A Colleague Drank My Breast Milk and Other Wall Street Tales
Wall Street Women
It seems that every week there is another editorial about the issue of gender equality and flexibility in the workforce. This past Sunday Maureen Sherry wrote an Op-Ed titled, A Colleague Drank My Breast Milk and Other Wall Street Tales. It is illuminating, but not shocking, to hear a woman who achieved success on Wall Street opening up about her experience with institutionalized discrimination and harassment. When interviewing a young woman for an entry-position she explains the reality of being a woman in her field:
“Of course she would have to avoid stereotypical female behavior, and so she could never cry. She would work long hours and hide her pregnancies and her preschooler’s art. One of my co-workers even hid being married. When confronted, she practically swore never to reproduce, and she never did.”
Every day we speak with women signing up for the Second Shift who have left major careers in finance because of the brutal hours, hostile environment and lack of flexibility. Why do they leave— according to many of the women we speak to, it is because they start out at a disadvantage just being a woman and if they become a parent it just gets harder. They all have stories like Maureen Sherry’s:
• Investment banks openly taking college recruits on strip club tours.
• Women bankers working all-nighters while pregnant.
• An MBA candidate asked in interview if she were pregnant would she terminate the pregnancy for the sake of the deal.
By the time Wall Street women sign up for membership with The Second Shift they are fed up, and for good reason!
“Women now receive the majority of college and graduate degrees, and we make the vast bulk of consumer decisions and purchases. Forty percent of American households with children under 18 have a woman as primary or sole breadwinner. For future generations of women to do better, we must change the culture of institutions like Wall Street.”

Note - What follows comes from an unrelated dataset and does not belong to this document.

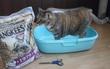 Quên xỉ than đi, các bé mèo chỉ thích cát vệ sinh thôi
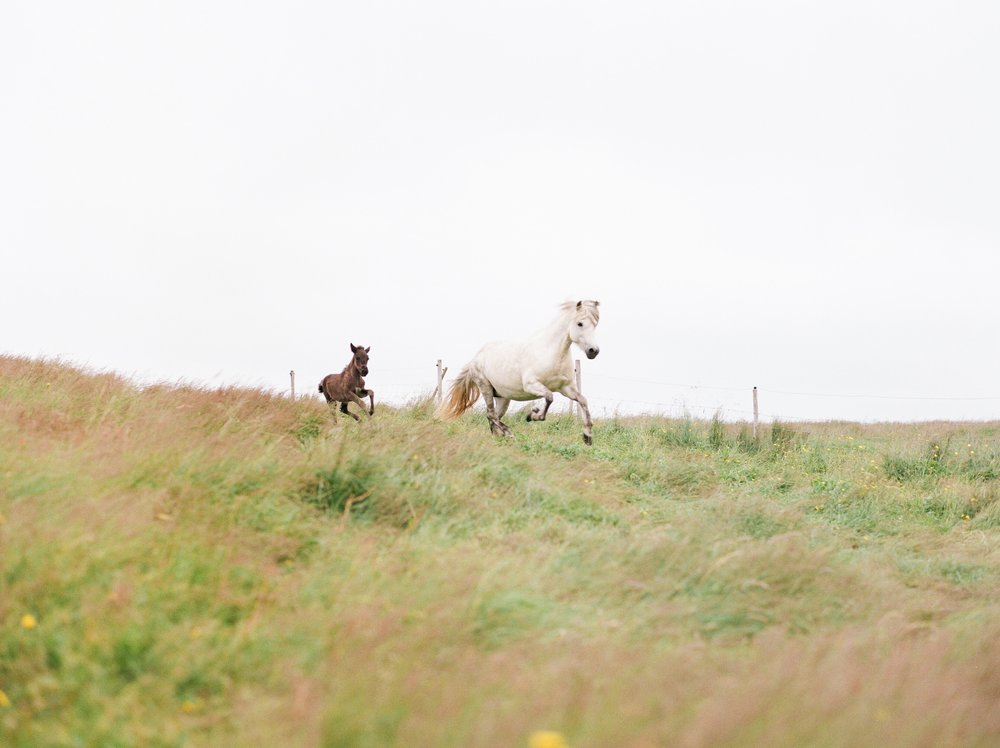 Horses in Iceland by Catherine Taylor now on Cottage Hill22.jpg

These days, many Wall Street firms do actively try to recruit and retain more women. Unfortunately the culture and workplace norms have not changed and they continue to bleed critical talent during the crucial mid-career years. Returnship programs work for women who are eager to go back to full-time careers. However, Returnships assume that women are willing to come back to the same family un-friendly hours, to the same intolerant environment the left behind. These programs do not address the myriad reasons that drove these same women out in the first place.
We don’t have all the answers but we are working on one idea—providing flexible opportunities to women so they are in the driver seat of their own careers. If given a break from the unrelenting corporate finance grind many of our members say they would happily continue their jobs, even with the “all boys club environment,’ so it is up to the industry to try harder to keep them.